१० बैशाख २०८३, बिहीबार

Xi Jinping: Reading as a Way of Life, The Practice of Making the Dense Concise and the Concise Profound

Beijing — Chinese President Xi Jinping has turned reading from a mere pastime into a defining way of life. From an early age, books have been his constant companions.

Xi once remarked, “I have many hobbies, but reading is what I enjoy the most.” Born into a revolutionary family, his father, Xi Zhongxun, was also deeply fond of books and often took Xi and his siblings to bookstores to purchase them.

In 1965, Xi’s Chinese teacher, Chen Qiuying, noted that the young student was an avid reader of literature and history, with a particular admiration for the poetry of Tang Dynasty poet Du Fu.

In 1969, before turning sixteen, Xi was sent as an “educated youth” to Liangjiahe Village in Shaanxi Province.

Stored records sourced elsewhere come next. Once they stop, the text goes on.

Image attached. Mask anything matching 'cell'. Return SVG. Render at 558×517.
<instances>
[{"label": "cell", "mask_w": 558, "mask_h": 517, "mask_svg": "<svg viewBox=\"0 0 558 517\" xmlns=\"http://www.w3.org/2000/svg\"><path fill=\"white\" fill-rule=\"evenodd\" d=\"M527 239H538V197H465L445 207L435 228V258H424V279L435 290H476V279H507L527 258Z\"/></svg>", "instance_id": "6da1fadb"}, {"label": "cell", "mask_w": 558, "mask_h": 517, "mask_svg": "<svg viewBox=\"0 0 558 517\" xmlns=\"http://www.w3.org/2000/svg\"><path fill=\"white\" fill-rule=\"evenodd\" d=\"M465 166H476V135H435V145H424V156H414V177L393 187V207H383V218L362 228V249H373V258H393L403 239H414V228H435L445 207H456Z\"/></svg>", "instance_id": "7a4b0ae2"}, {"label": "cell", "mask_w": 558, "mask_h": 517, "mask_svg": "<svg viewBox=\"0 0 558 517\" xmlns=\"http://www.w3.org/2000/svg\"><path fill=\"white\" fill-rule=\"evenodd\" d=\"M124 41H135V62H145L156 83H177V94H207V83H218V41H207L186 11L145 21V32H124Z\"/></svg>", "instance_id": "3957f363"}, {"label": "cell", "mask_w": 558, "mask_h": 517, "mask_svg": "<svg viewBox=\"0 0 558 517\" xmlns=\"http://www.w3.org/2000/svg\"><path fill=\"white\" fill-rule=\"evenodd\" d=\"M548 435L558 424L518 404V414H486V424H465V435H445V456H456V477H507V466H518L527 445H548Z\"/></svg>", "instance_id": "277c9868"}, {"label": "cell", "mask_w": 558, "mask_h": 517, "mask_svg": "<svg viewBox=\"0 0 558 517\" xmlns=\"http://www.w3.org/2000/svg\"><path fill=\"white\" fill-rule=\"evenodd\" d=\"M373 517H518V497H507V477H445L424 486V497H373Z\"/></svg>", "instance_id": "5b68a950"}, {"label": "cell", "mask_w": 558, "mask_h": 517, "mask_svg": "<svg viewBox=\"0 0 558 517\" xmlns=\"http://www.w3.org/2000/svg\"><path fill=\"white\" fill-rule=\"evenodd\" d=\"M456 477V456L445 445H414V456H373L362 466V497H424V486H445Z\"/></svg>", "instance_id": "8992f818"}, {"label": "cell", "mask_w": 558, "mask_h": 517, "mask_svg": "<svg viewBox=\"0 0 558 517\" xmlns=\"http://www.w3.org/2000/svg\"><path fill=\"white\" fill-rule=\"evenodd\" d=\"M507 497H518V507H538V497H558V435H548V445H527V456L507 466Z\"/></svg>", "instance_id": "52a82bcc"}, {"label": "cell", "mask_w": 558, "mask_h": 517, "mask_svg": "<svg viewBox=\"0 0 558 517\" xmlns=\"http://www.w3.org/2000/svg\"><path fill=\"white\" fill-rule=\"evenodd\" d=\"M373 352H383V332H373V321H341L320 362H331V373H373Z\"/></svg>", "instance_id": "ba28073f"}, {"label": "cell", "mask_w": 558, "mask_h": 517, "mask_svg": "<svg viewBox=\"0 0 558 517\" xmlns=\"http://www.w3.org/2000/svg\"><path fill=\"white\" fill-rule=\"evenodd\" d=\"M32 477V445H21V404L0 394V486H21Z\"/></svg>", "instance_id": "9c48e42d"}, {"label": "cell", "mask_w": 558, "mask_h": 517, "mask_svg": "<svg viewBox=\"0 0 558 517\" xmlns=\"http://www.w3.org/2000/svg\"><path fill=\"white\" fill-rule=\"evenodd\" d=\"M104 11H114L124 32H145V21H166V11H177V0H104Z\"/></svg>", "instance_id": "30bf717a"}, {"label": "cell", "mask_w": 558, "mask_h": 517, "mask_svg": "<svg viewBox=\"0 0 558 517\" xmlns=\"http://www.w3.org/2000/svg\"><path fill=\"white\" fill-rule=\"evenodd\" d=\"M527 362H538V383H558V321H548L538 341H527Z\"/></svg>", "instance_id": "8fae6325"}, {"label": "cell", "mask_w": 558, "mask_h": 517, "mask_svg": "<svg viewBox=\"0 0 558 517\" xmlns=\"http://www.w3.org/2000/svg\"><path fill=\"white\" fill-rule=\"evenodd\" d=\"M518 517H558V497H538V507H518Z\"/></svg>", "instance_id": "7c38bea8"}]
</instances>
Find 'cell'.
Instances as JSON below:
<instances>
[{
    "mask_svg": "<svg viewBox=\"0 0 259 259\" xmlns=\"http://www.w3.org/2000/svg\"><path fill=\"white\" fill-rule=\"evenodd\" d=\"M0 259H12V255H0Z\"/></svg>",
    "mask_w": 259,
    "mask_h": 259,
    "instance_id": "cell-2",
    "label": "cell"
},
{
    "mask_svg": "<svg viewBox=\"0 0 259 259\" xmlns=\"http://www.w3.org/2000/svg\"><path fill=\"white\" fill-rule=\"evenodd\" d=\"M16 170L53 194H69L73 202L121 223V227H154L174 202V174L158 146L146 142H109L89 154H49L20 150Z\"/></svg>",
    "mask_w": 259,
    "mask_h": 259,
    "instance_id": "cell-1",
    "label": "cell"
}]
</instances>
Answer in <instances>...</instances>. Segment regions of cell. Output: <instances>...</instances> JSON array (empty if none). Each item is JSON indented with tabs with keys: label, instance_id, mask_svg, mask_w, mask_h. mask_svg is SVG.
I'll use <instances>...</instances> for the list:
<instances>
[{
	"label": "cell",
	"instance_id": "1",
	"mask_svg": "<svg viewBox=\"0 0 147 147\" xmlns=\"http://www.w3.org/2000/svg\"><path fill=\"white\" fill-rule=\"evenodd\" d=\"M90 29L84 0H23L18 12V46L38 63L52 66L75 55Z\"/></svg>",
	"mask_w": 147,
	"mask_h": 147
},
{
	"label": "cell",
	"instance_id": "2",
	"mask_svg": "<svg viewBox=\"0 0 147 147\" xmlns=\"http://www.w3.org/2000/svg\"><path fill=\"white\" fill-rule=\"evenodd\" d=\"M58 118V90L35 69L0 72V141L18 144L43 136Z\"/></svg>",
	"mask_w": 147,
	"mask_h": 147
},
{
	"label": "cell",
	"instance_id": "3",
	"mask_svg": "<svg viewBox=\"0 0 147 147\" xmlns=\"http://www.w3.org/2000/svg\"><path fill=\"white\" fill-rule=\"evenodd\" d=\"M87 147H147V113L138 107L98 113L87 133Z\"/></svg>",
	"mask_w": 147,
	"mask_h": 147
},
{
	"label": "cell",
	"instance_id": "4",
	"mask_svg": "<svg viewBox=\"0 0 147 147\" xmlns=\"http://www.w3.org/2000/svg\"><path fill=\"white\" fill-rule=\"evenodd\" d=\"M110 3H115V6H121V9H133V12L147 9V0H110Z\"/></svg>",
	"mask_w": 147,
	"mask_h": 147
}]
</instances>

Carrying two suitcases filled with books, he spent seven years there. Despite the harsh conditions, his passion for reading never waned. He studied dictionaries in his spare time after farm work, read while herding goats, and immersed himself in books at night under the dim light of an oil lamp.

Xi recalled walking 15 kilometers just to read Faust by Johann Wolfgang von Goethe. He was also profoundly influenced by What Is to Be Done? by Russian author Nikolai Chernyshevsky.

During that period, Xi read virtually every literary classic he could find. As he later reflected, “What comes to me with ease today is rooted in what I read back then.”

His extensive reading cultivated a distinctive intellectual practice: making dense books concise and concise books profound. By 1975, when he enrolled at Tsinghua University, he had already read Das Capital by Karl Marx in its entirety three times and filled eighteen notebooks with annotations.

As China’s president, Xi frequently uses books as bridges of diplomacy. By quoting lines from Chinese classics, he introduces to the world the Chinese concepts of harmony, inclusiveness, cooperation, and mutual respect.

In 2023, while proposing the Global Civilization Initiative, Xi stated, “A single flower does not make spring, but a hundred flowers in full bloom bring spring to a garden.”

On the international stage, Xi also cites foreign literature. During his first state visit to Moscow in 2013, he quoted a line from Chernyshevsky to articulate his vision of building a community with a shared future for humanity.

Xi explains, “Why do I share these stories with foreign audiences? Because literature and art constitute a universal language, they are the most accessible means of fostering understanding and connection.”

According to Xi, exchanges and mutual learning among civilizations can serve as bridges of friendship among peoples, drivers of human progress, and a solid foundation for world peace.